KO Hirz: OÖ. Landtag: zeitliche Befristung von SchulleiterInnen: leider keine einheitliche Position aus OÖ und damit vergebene Chance

SPÖ sagt Nein, ÖVP und FPÖ reden um den heißen Brei – Bund bereitet Gesetz vor – OÖ nimmt sich aus dem Spiel

Linz (OTS) - „Ein großes Bildungspaket ist endlich auf dem Weg, aber ein einheitliches geschlossenes Vorgehen ist in OÖ scheinbar nicht möglich. Die SchuldirektorInnen bekommen mehr Verantwortung. Dafür wollten wir Grüne eine Befristung für die SchulleiterInnen aber auch bessere Unterstützung und mehr Geld. Die SPÖ sagt Nein, ÖVP und FPÖ reden um den heißen Brei und wissen nicht recht was sie wollen. Somit gibt es heute keinen Beschluss unseres Antrags und das ist mehr als bedauerlich“, zeigt sich der Klubobmann und Bildungssprecher der Grünen OÖ LAbg. Gottfried Hirz enttäuscht.

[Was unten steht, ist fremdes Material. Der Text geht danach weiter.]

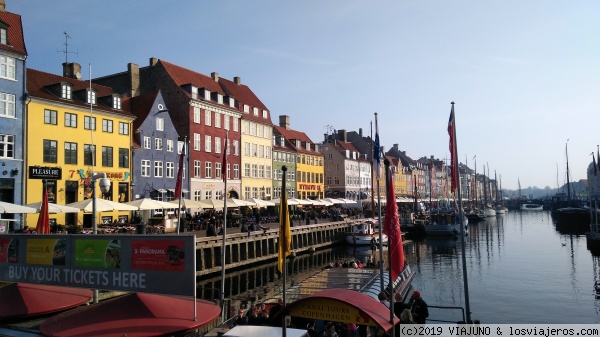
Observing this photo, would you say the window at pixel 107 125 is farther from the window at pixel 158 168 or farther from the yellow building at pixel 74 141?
the window at pixel 158 168

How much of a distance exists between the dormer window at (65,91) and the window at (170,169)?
12351 mm

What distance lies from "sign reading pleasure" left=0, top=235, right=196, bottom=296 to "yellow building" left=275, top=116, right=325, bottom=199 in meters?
62.0

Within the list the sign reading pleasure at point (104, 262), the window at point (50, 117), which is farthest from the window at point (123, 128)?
the sign reading pleasure at point (104, 262)

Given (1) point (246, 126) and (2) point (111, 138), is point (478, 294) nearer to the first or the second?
(2) point (111, 138)

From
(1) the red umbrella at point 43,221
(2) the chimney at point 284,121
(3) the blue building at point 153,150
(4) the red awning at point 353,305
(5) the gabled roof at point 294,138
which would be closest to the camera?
(4) the red awning at point 353,305

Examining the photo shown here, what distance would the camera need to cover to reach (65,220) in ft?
121

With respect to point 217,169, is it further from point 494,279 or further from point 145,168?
point 494,279

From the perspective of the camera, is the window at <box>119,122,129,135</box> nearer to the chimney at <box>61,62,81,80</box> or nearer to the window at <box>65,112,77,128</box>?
the window at <box>65,112,77,128</box>

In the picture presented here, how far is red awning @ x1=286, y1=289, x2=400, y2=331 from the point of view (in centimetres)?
902

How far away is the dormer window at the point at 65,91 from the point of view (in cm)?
3794

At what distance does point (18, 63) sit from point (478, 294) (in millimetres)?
36134

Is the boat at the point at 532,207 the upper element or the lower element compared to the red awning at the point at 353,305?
lower

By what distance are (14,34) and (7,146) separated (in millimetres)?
8956

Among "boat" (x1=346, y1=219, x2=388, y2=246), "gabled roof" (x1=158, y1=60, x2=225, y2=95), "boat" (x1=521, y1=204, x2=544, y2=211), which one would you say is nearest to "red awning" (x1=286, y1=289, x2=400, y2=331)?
"boat" (x1=346, y1=219, x2=388, y2=246)
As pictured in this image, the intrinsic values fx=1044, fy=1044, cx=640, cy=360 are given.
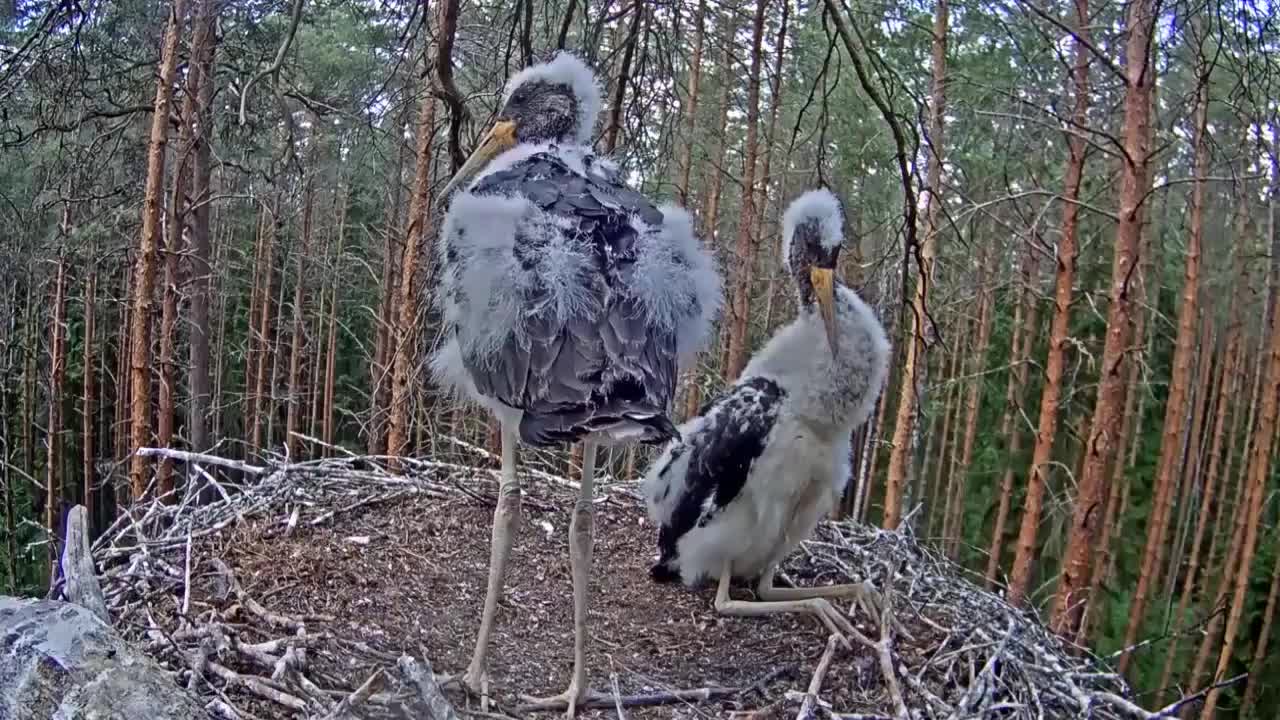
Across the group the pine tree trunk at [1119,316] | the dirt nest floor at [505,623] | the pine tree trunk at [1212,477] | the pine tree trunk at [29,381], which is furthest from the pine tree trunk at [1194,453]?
the pine tree trunk at [29,381]

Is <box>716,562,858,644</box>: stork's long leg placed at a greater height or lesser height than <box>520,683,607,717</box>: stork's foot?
greater

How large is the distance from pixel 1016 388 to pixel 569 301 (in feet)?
43.6

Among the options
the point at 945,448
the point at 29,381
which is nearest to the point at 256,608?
the point at 945,448

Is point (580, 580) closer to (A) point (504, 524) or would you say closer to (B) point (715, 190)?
(A) point (504, 524)

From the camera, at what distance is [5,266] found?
1545cm

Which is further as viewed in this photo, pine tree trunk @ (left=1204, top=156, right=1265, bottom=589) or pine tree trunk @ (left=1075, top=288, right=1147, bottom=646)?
pine tree trunk @ (left=1204, top=156, right=1265, bottom=589)

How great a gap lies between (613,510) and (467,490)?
27.4 inches

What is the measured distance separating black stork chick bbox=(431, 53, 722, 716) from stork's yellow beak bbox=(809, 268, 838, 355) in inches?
25.4

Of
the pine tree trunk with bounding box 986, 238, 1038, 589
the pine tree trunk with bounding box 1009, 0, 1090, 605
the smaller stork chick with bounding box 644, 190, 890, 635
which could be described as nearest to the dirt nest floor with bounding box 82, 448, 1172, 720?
the smaller stork chick with bounding box 644, 190, 890, 635

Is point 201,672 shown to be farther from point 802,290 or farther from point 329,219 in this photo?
point 329,219

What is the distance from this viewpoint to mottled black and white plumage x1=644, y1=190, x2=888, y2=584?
347 centimetres

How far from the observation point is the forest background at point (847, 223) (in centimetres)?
329

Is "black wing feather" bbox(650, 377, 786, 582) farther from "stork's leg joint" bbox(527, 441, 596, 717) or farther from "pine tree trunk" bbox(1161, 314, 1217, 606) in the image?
"pine tree trunk" bbox(1161, 314, 1217, 606)

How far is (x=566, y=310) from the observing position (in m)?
2.43
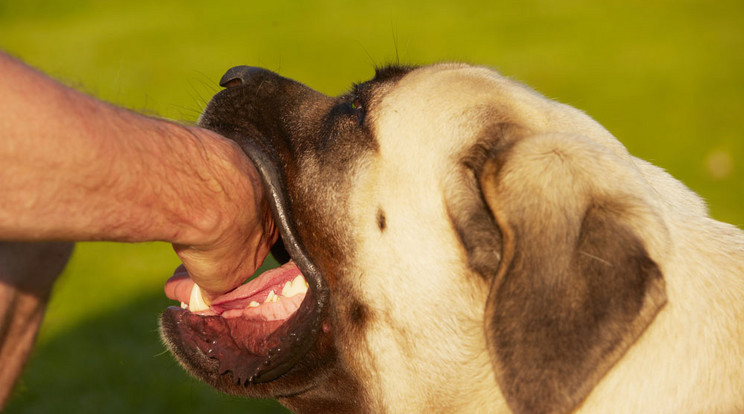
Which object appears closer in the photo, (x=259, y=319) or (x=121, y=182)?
(x=121, y=182)

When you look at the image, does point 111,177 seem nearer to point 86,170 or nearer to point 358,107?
point 86,170

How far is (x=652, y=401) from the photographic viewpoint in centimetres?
248

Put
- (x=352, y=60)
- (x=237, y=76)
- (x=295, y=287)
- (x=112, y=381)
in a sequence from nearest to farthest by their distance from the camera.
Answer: (x=295, y=287), (x=237, y=76), (x=112, y=381), (x=352, y=60)

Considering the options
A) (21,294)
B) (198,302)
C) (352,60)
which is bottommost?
(352,60)

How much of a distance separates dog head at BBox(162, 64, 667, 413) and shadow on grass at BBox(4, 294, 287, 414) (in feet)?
7.86

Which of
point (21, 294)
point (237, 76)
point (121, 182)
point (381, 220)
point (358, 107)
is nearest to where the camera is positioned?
point (121, 182)

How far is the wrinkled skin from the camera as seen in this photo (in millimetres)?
3527

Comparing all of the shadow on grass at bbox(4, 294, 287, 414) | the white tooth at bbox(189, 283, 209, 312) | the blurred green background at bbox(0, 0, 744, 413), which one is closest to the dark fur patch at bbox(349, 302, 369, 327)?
the white tooth at bbox(189, 283, 209, 312)

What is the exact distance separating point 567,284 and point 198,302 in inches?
67.4

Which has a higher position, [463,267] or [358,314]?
[463,267]

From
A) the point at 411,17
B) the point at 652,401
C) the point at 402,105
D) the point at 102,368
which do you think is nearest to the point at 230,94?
the point at 402,105

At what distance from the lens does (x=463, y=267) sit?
2631 millimetres

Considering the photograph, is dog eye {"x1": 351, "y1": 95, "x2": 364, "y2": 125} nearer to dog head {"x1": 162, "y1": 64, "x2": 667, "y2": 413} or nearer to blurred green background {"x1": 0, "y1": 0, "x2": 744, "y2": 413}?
dog head {"x1": 162, "y1": 64, "x2": 667, "y2": 413}

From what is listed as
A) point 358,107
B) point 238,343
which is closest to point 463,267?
point 358,107
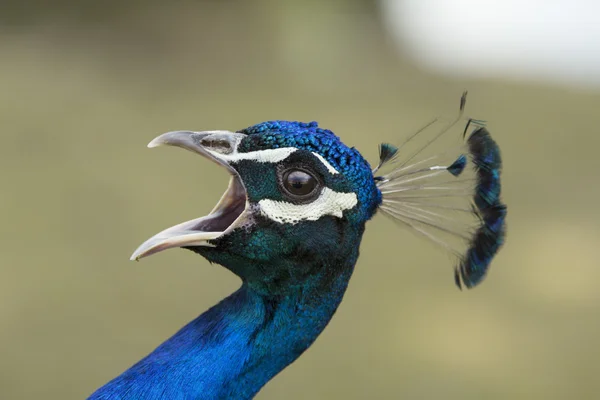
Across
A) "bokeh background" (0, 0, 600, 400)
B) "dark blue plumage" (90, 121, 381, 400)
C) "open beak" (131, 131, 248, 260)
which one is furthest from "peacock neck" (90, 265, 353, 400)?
"bokeh background" (0, 0, 600, 400)

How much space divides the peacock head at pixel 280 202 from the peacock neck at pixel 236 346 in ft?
0.11

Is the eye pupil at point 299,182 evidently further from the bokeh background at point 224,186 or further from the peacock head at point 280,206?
the bokeh background at point 224,186

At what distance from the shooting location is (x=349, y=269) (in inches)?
45.0

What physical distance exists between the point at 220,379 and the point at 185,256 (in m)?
2.68

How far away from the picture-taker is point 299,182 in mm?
1063

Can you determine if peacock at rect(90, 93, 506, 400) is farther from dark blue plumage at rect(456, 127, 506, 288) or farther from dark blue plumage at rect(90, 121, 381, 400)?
dark blue plumage at rect(456, 127, 506, 288)

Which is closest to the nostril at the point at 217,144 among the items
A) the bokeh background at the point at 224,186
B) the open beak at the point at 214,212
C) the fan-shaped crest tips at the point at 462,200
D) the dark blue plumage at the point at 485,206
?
the open beak at the point at 214,212

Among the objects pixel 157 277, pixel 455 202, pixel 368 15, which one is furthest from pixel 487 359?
pixel 368 15

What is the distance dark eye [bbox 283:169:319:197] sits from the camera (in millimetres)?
1060

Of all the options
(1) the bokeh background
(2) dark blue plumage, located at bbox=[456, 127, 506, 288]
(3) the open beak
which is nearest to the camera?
(3) the open beak

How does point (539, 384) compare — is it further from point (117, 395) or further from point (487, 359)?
point (117, 395)

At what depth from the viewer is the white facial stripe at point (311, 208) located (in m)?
1.05

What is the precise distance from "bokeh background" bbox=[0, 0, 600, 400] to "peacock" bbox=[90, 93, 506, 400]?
170 cm

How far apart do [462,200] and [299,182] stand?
1.14 feet
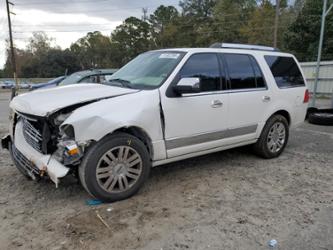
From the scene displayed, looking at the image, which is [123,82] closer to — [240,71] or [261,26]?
[240,71]

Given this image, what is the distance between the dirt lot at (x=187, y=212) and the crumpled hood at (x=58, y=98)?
80cm

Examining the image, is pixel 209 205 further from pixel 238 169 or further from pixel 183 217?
pixel 238 169

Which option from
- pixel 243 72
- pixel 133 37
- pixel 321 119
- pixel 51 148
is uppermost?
pixel 133 37

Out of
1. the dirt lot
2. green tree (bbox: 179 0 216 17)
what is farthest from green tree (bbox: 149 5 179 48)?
the dirt lot

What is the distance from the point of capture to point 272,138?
16.4ft

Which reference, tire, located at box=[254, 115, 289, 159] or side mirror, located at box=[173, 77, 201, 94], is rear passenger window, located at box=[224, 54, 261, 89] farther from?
side mirror, located at box=[173, 77, 201, 94]

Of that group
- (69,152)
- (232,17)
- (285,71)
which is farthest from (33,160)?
(232,17)

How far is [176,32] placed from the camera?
56.7 meters

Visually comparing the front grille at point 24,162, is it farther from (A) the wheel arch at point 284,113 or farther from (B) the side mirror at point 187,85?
Answer: (A) the wheel arch at point 284,113

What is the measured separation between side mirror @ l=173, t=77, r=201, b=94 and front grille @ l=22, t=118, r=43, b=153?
5.54ft

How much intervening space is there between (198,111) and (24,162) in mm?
2263

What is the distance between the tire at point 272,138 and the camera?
488cm

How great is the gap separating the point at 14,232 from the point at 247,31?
4429cm

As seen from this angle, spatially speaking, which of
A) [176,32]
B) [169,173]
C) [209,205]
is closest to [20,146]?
[169,173]
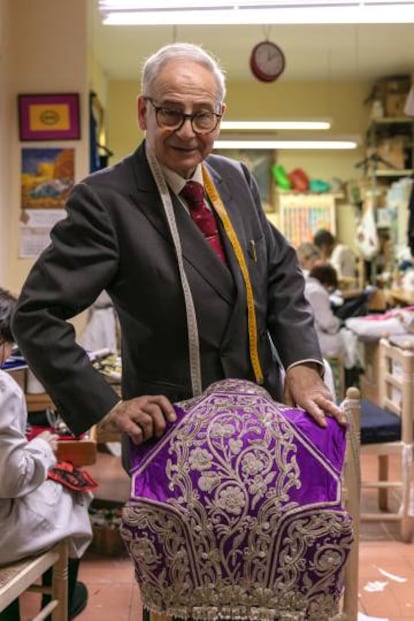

Ein heutiger Beschluss wäre aber wichtig gewesen, da der Bund ein entsprechendes Gesetz vorbereitet. „Aber aus Obersterreich gibt es leider dazu keine einheitliche Position. Somit wird Oberösterreich bei dieser wichtigen Frage im neuen Bildungspaket auch keine Rolle spielen. So kann man auch große Chancen ungenutzt lassen“, betont Hirz.
Gerade der Fall der VS 2 in Linz zeigt, wie wichtig eine zeitlich befristete Bestellung der DirektorInnen wäre. Deren Schulleiter hat seine Aufgaben nachweislich mangelhaft erfüllt, kann aber von seiner Stelle nicht abgezogen werden kann, weil er dienstrechtlich bereits Definitivstellung erlangt hat. Hirz: „Das ist ein untragbarer Zustand, den wir mit unserer Forderung künftig ausschließen wollen. Mit unserem Antrag wollten wir erreichen, dass die Befristung jetzt endlich im Gesetz verankert wird und solche Fälle künftig ausgeschlossen sind“.